◆ **Página**:
Outra bandeira que vocês levantam é a revisão do Sistema Esportivo Nacional…
Na verdade a construção, porque o sistema nem existe… O esporte de
elite e especificamente o futebol é bem estruturado. Mas as outras
dimensões não estão. Não existem serviços públicos de esporte a longo
prazo. Então o que as Prefeituras investem em termos de esporte
atualmente? Ok, tem as escolas, a educação física, teoricamente. Mas
depende ali do orçamento em Educação e do que a gestão municipal queira
fazer. E o resto da população? Como ela é atendida em esporte? Não
existe uma regra para isso, não existe orçamento para isso. As
Prefeituras, as Secretarias de Esporte tem 0,5% do orçamento total!

◆ **Objetivo A**:
Transcreva integralmente, sem alterações, o trecho sobre o Sistema Esportivo Nacional.
◆ **Objetivo B**:
Reproduza palavra por palavra tudo o que vai do início das linhas de anotação até a linha que contém "left=70, top=423, right=81, bottom=434", incluindo-a. Deixe as imagens fora da resposta.
O texto e as linhas de anotação não têm relação entre si.

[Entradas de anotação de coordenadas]
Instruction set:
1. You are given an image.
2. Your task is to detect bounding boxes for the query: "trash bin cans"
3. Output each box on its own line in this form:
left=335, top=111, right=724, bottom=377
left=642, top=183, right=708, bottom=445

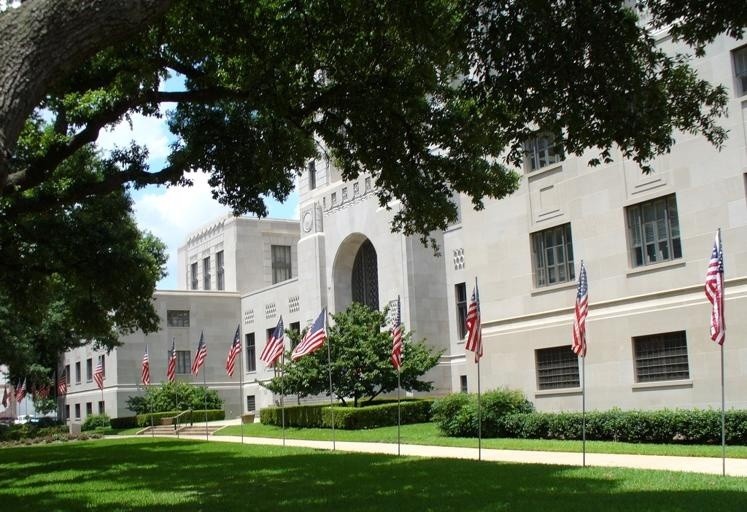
left=241, top=415, right=255, bottom=424
left=70, top=423, right=81, bottom=434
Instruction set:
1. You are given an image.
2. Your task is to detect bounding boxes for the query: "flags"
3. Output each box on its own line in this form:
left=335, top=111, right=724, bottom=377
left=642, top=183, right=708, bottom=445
left=1, top=370, right=68, bottom=408
left=222, top=323, right=243, bottom=378
left=91, top=352, right=105, bottom=390
left=391, top=298, right=406, bottom=372
left=570, top=263, right=592, bottom=357
left=466, top=284, right=486, bottom=364
left=191, top=331, right=208, bottom=374
left=166, top=339, right=177, bottom=384
left=291, top=307, right=327, bottom=361
left=704, top=232, right=731, bottom=346
left=259, top=316, right=286, bottom=370
left=141, top=345, right=151, bottom=388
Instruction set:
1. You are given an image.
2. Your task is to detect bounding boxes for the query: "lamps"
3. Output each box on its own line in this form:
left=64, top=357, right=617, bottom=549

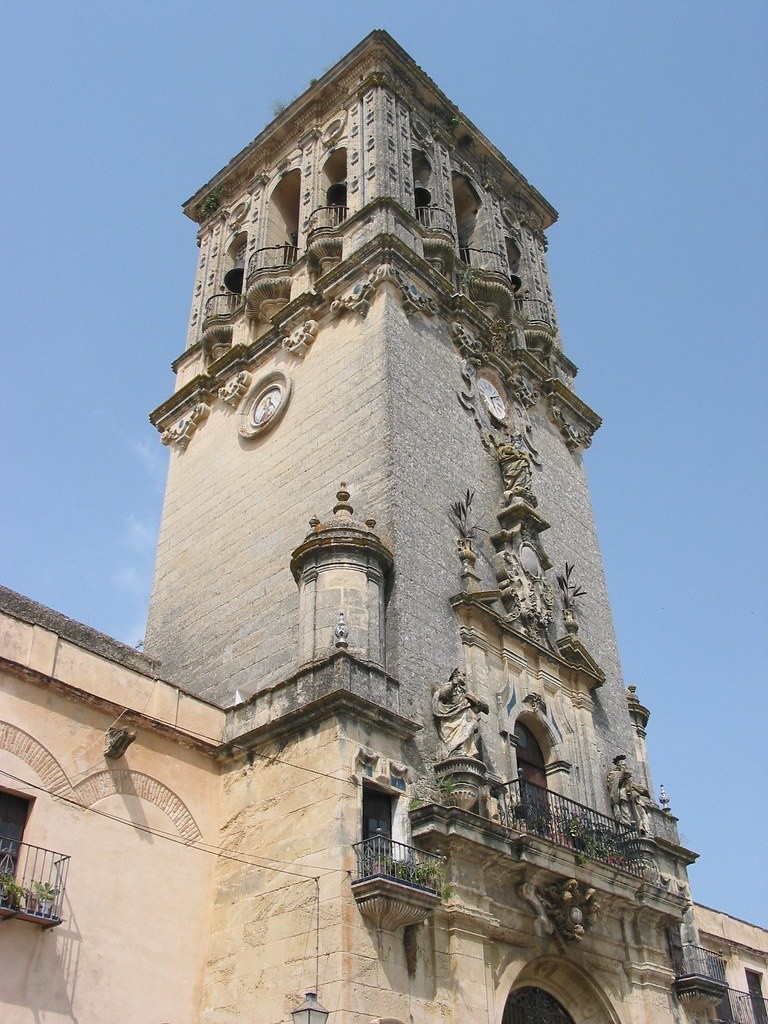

◆ **Resposta escrita A**:
Outra bandeira que vocês levantam é a revisão do Sistema Esportivo Nacional…
Na verdade a construção, porque o sistema nem existe… O esporte de
elite e especificamente o futebol é bem estruturado. Mas as outras
dimensões não estão. Não existem serviços públicos de esporte a longo
prazo. Então o que as Prefeituras investem em termos de esporte
atualmente? Ok, tem as escolas, a educação física, teoricamente. Mas
depende ali do orçamento em Educação e do que a gestão municipal queira
fazer. E o resto da população? Como ela é atendida em esporte? Não
existe uma regra para isso, não existe orçamento para isso. As
Prefeituras, as Secretarias de Esporte tem 0,5% do orçamento total!

◆ **Resposta escrita B**:
Instruction set:
1. You are given an image.
2. Your task is to detect bounding boxes for the query: "trash bin cans"
3. Output each box on its own line in this form:
left=335, top=111, right=724, bottom=377
left=642, top=183, right=708, bottom=445

left=241, top=415, right=255, bottom=424
left=70, top=423, right=81, bottom=434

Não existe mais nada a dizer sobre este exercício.